The NHG also clinched another award, with Associate Professor Nicholas Chew winning the National Outstanding Clinician Educator Award. Prof Chew, who is the group chief education officer at NHG, played a pivotal role in establishing the NHG residency programme in 2009.

He was also instrumental in the development of a new training model for Postgraduate Year 1 medical students with the Accreditation Council for Graduate Medical Education-International in 2010.

"I am humbled to receive this award. It does not recognise my work alone, but also acknowledges the contributions of my mentors, colleagues and fellow educators in the vital role of educating the next generation of healthcare professionals," Prof Chew said.

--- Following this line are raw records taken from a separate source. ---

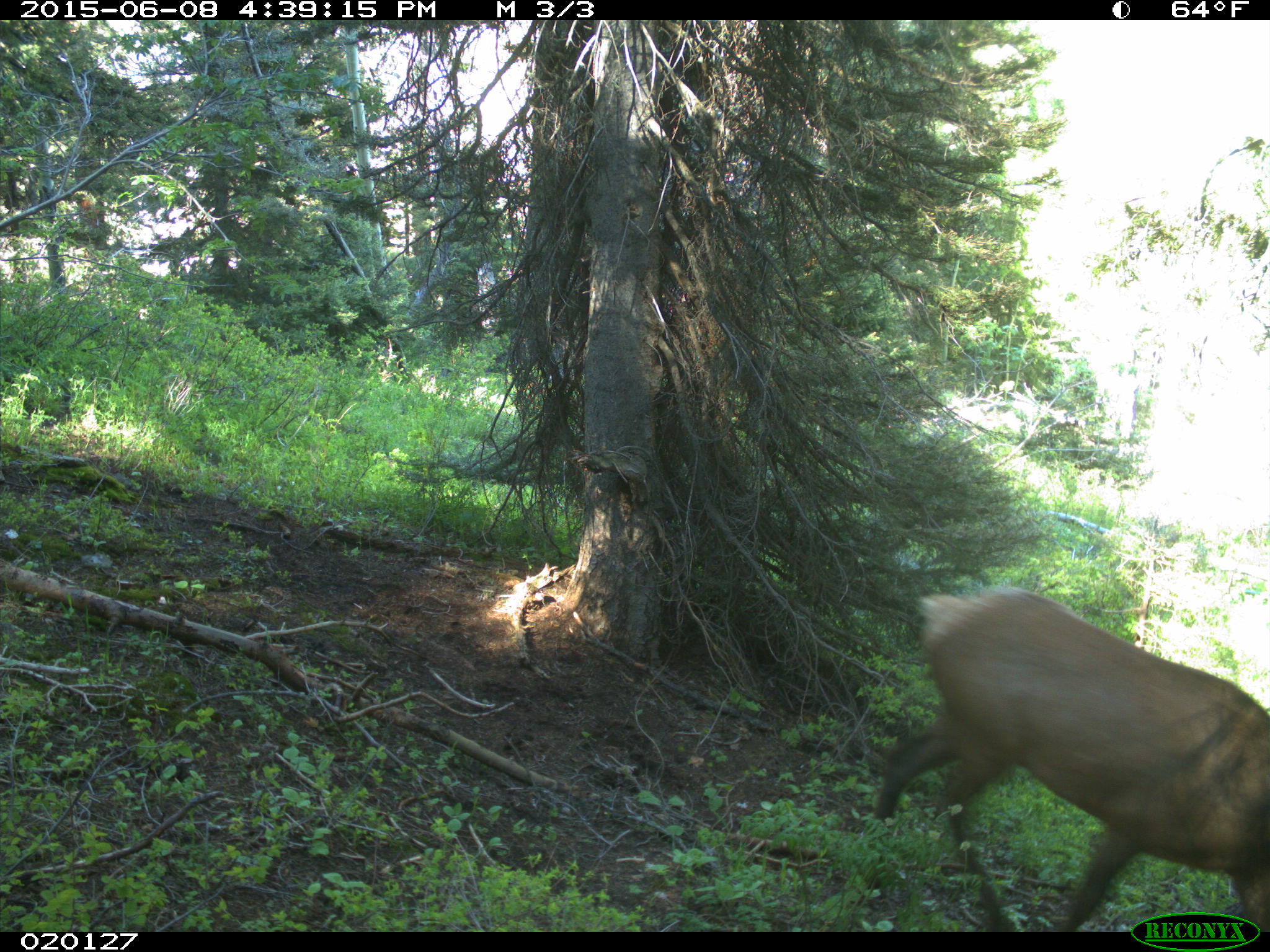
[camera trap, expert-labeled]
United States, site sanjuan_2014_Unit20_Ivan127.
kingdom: Animalia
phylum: Chordata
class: Mammalia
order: Artiodactyla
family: Cervidae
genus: Cervus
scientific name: Cervus elaphus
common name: red deer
Cervus elaphus (red deer).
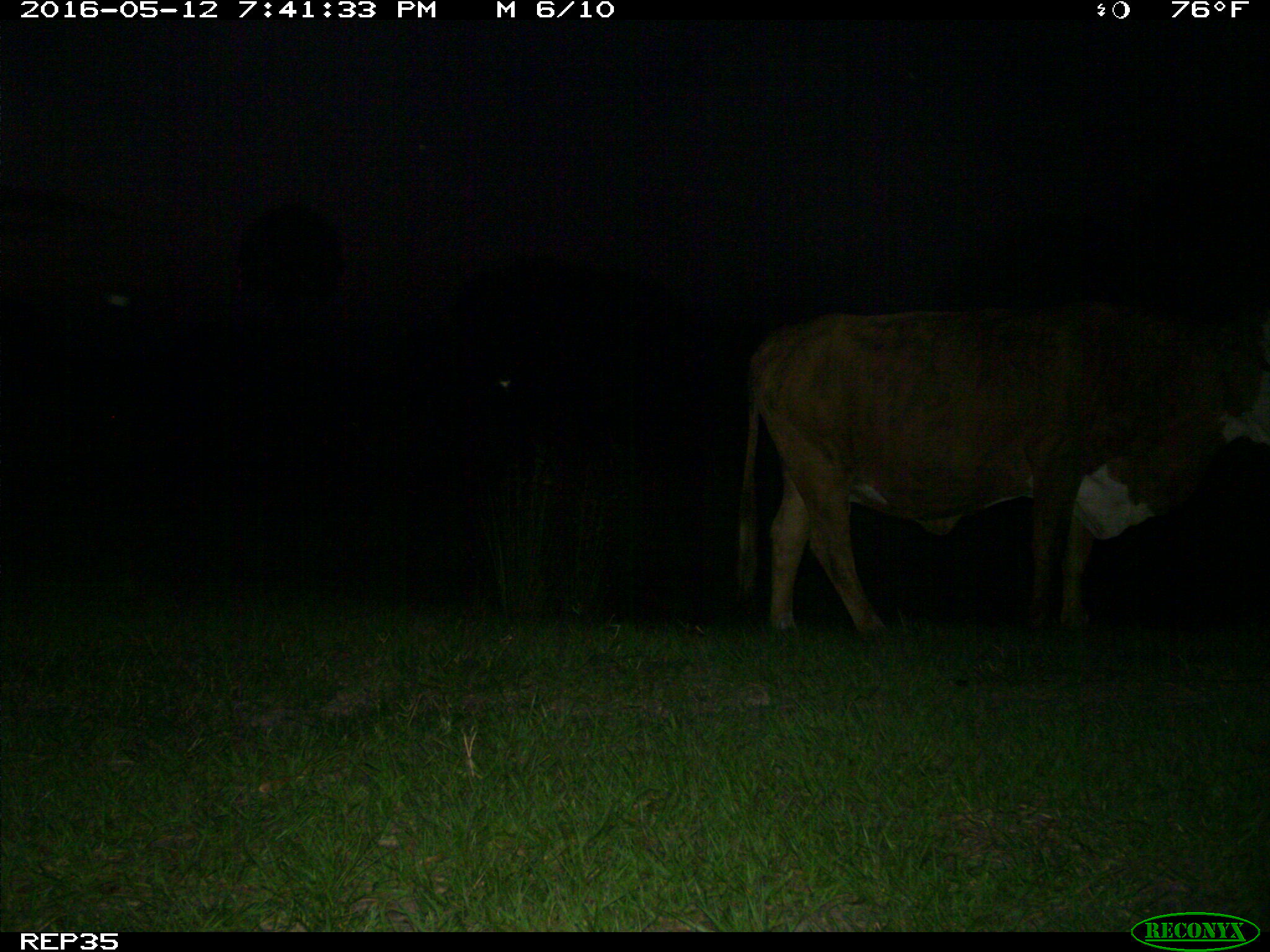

"Being able to grow a team of faculty and administrators dedicated to help our students and residents receive quality learning and training experience has been a memorable part of my journey so far. But what I am most proud of is seeing our students and residents grow and develop to become colleagues with whom I now manage patients with, and even seek advice from," he added.

Other winners are Dr Chow Mun Hong from SingHealth Polyclinics, who won the National Outstanding Clinical Quality Champion Award, and a team from KK Women's and Children's Hospital who won the National Clinical Excellence Team Award for their contributions in establishing a national donor human milk bank programme to benefit premature and critically-ill babies in Singapore.